> COLLECTED MATERIAL:
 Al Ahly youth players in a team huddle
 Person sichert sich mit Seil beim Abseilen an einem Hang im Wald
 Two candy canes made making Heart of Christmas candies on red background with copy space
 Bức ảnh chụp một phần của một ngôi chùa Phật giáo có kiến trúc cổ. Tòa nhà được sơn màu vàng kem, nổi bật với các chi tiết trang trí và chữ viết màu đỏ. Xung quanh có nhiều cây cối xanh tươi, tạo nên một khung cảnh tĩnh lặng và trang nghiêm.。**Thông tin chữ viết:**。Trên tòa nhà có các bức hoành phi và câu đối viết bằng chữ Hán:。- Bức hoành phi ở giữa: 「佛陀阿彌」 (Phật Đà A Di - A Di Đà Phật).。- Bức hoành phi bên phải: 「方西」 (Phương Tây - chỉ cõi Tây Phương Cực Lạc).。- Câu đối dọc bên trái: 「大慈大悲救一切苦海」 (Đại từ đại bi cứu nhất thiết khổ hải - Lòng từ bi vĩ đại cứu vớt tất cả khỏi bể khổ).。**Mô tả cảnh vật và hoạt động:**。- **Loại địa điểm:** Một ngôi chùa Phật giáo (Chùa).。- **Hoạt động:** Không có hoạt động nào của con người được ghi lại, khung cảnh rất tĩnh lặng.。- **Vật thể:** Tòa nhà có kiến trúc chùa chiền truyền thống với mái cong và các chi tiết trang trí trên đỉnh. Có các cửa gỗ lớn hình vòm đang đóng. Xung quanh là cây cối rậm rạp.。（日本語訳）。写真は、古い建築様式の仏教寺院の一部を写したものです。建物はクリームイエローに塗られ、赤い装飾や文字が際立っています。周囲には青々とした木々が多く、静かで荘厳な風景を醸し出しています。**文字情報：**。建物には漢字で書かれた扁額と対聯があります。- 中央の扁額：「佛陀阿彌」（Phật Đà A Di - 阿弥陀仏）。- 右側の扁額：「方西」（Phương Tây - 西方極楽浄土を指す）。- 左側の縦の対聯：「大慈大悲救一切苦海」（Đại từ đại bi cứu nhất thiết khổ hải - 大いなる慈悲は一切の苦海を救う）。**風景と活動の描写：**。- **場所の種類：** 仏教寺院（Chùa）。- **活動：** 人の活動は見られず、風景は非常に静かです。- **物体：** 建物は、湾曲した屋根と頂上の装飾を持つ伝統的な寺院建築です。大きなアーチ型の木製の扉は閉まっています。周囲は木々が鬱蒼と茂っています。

> EXERCISE DETAILS:
What is needed is every line from the beginning of the data up to and including the line with "Two candy canes", given again word for word.

> RESULT FOR THIS TASK:
 Al Ahly youth players in a team huddle
 Person sichert sich mit Seil beim Abseilen an einem Hang im Wald
 Two candy canes made making Heart of Christmas candies on red background with copy space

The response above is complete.